Official state symbol Massachusetts State Fossil Adopted 1980

Dinosaur Tracks

Eubrontes giganteus three-toed dinosaur tracks in red sandstone, Connecticut River Valley, Massachusetts

Dinosaur Tracks

Official State Fossil of Massachusetts

Legal Reference: M.G.L. c. 2 § 28
Artsiom Dusau Reviewed by Artsiom Dusau

State Fossil of Massachusetts

Massachusetts's state fossil is the dinosaur track Eubrontes giganteus, a three-toed footprint left by a large theropod in the Connecticut River Valley about 200 million years ago, made official in 1980. This profile appears in the list of U.S. state fossils.
Scientific Name
Eubrontes giganteus
Category
Trace fossil
Geological Age
Jurassic
Adopted
1980

Massachusetts State Fossil

Eubrontes giganteus is the name of a fossil track, not a dinosaur species. A large meat-eating dinosaur pressed these prints into muddy lakeshores in what is now western Massachusetts during the Early Jurassic period. The Connecticut River Valley holds one of the densest Early Jurassic track records in North America.

What the Dinosaur Tracks Are

Large tridactyl dinosaur track slab
Eubrontes tracks are among the most famous dinosaur footprints in the Connecticut River Valley.
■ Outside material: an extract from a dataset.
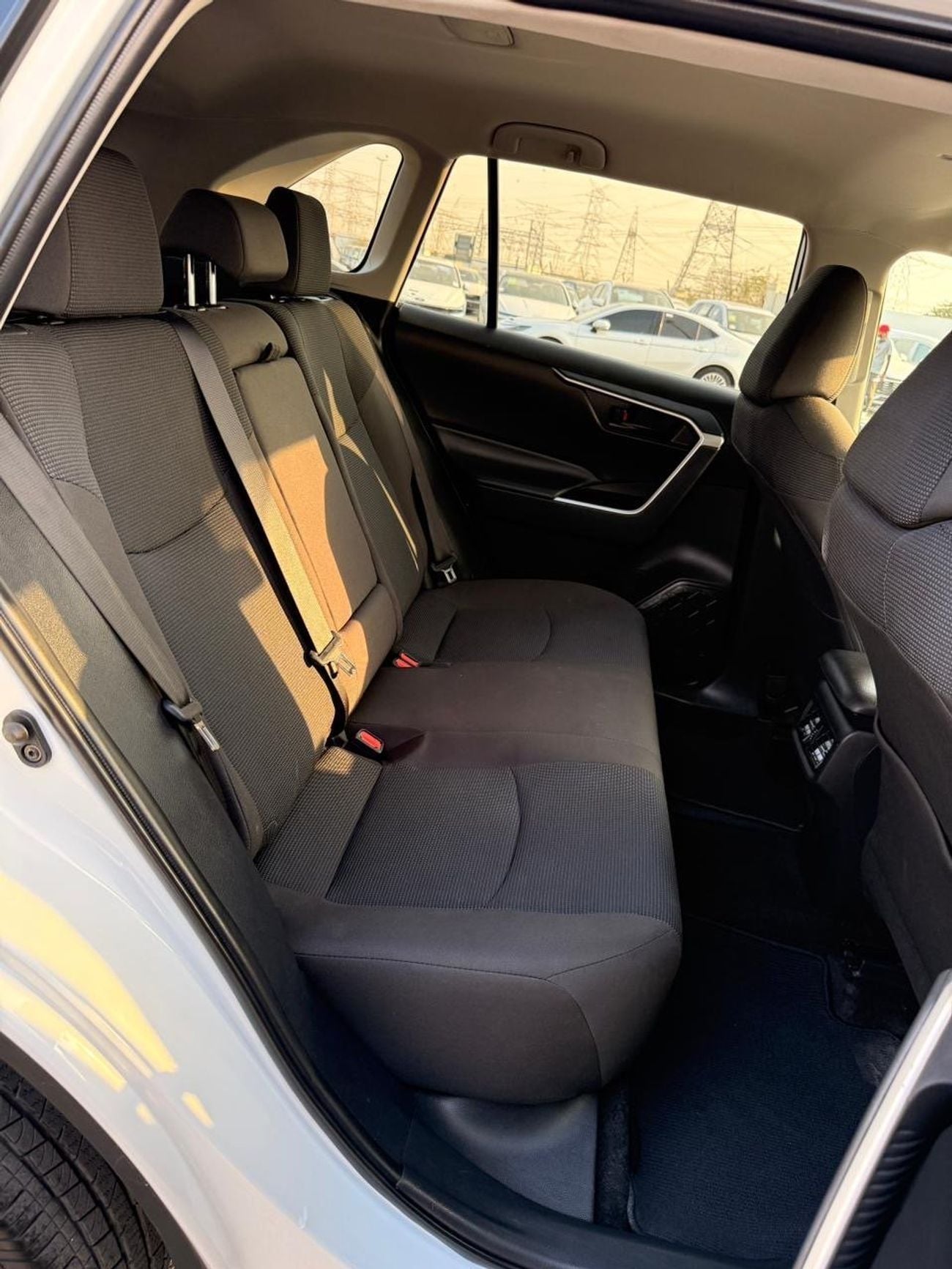 Toyota RAV4 LE Toyota RAV4 2024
Each Eubrontes giganteus track is three-toed and up to 15 inches long. That foot size suggests the animal was roughly 20 feet from nose to tail. Paleontologists believe the track-maker was a large bipedal theropod, possibly close to Dilophosaurus — a carnivore that hunted and scavenged smaller animals.

The tracks were pressed into soft mud along the shores of a shallow rift-valley lake. The Connecticut River Valley formed as the supercontinent Pangaea began to split apart about 200 million years ago, leaving long chains of lakes edged with mudflats perfect for preserving footprints.
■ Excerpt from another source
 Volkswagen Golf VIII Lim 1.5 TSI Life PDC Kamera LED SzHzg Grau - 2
How the Dinosaur Tracks Became Massachusetts's State Fossil

Edward Hitchcock, president of Amherst College, began studying Connecticut Valley tracks in 1835. He catalogued hundreds of trackways and built one of the world's largest fossil track collections, now housed at the Beneski Museum of Natural History at Amherst College. Hitchcock believed the prints were made by giant prehistoric birds rather than reptiles — an idea later overturned when dinosaurs were better understood.
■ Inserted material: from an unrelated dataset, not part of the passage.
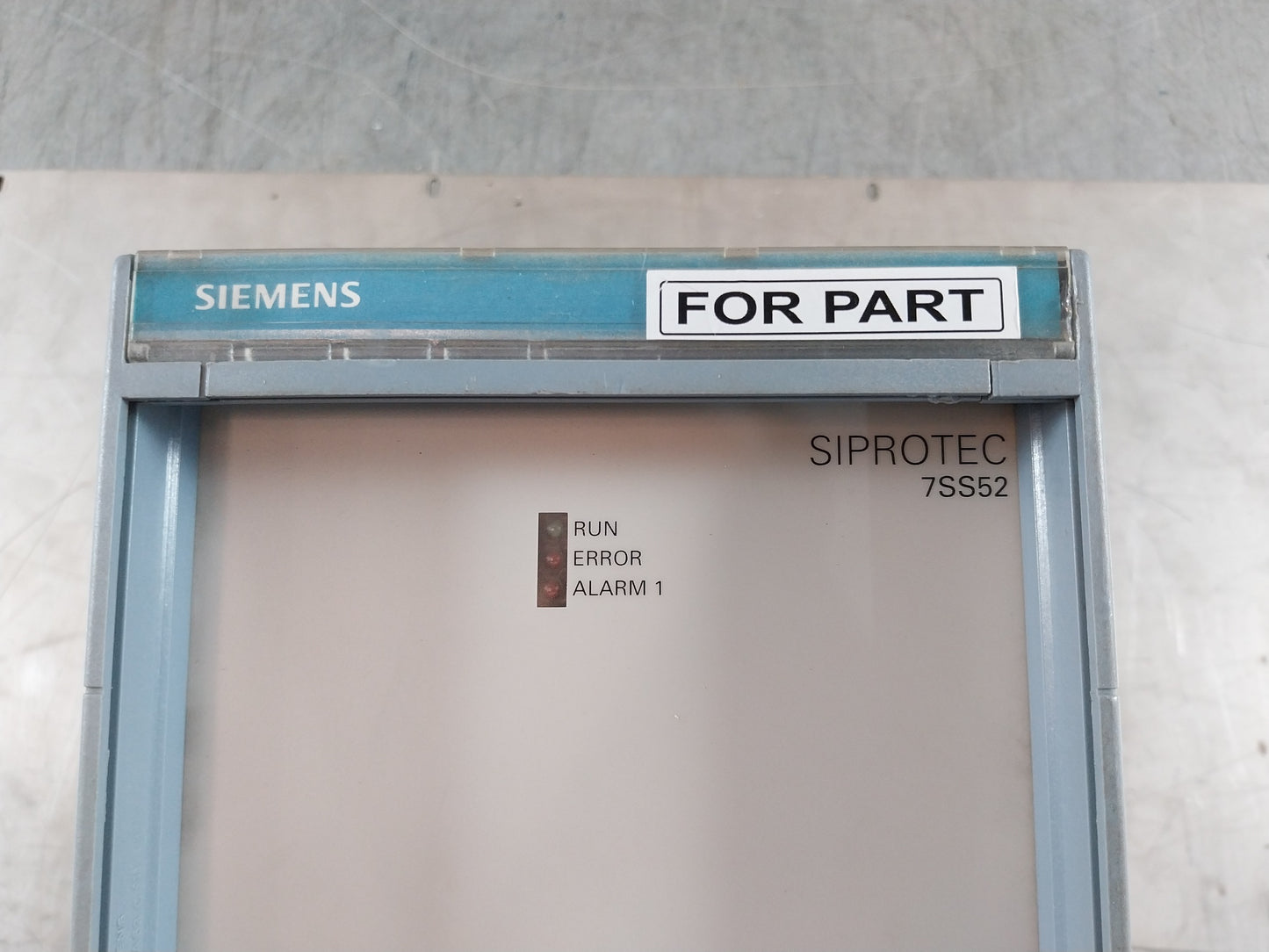 SIEMENS SIPROTEC 7SS52 BUSBAR PROTECTION 7SS5251-5FA01-1AA1/EE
Massachusetts designated Eubrontes giganteus as its state fossil in 1980. The choice recognized both the scientific depth of the Valley's trackways and Hitchcock's foundational role in vertebrate ichnology.

Where Dinosaur Track Fossils Are Found in Massachusetts

The Dinosaur Footprints Reservation in Holyoke, managed by The Trustees of Reservations, is the easiest place to see the tracks. Hundreds of prints are exposed on a flat red sandstone shelf along the Connecticut River bank, and visitors can walk among them.

Tracks appear throughout the Valley wherever the Early Jurassic Portland Formation and Sugarloaf Arkose are exposed — in quarry walls, stream cuts, and road outcrops from Northampton south to the Connecticut border.

The Beneski Museum in Amherst holds thousands of track slabs from across the Valley, making it the best place to see the full range of Early Jurassic Massachusetts trackways in one collection.

Quick Answers

What is Massachusetts's state fossil?
Massachusetts's state fossil is Eubrontes giganteus, a large three-toed dinosaur track from the Early Jurassic period, about 200 million years old.
When did Massachusetts adopt its state fossil?
Massachusetts designated Eubrontes giganteus as its state fossil in 1980.
What did the dinosaur tracks look like?
Each track is three-toed and up to 15 inches long, pressed into what was once soft mud along a prehistoric lakeshore. The animal that left them was probably about 20 feet long.
Where are dinosaur track fossils found in Massachusetts?
Most tracks are found in the Connecticut River Valley. The Dinosaur Footprints Reservation in Holyoke has hundreds of tracks on a sandstone shelf open to the public.
When did the dinosaur tracks' maker live?
The tracks were made about 200 million years ago during the Early Jurassic period, when the Connecticut River Valley was a chain of shallow rift lakes.
Who pushed to make it the state fossil?
The designation honored Edward Hitchcock, who catalogued Connecticut Valley trackways beginning in 1835 and built one of the world's first major fossil track collections.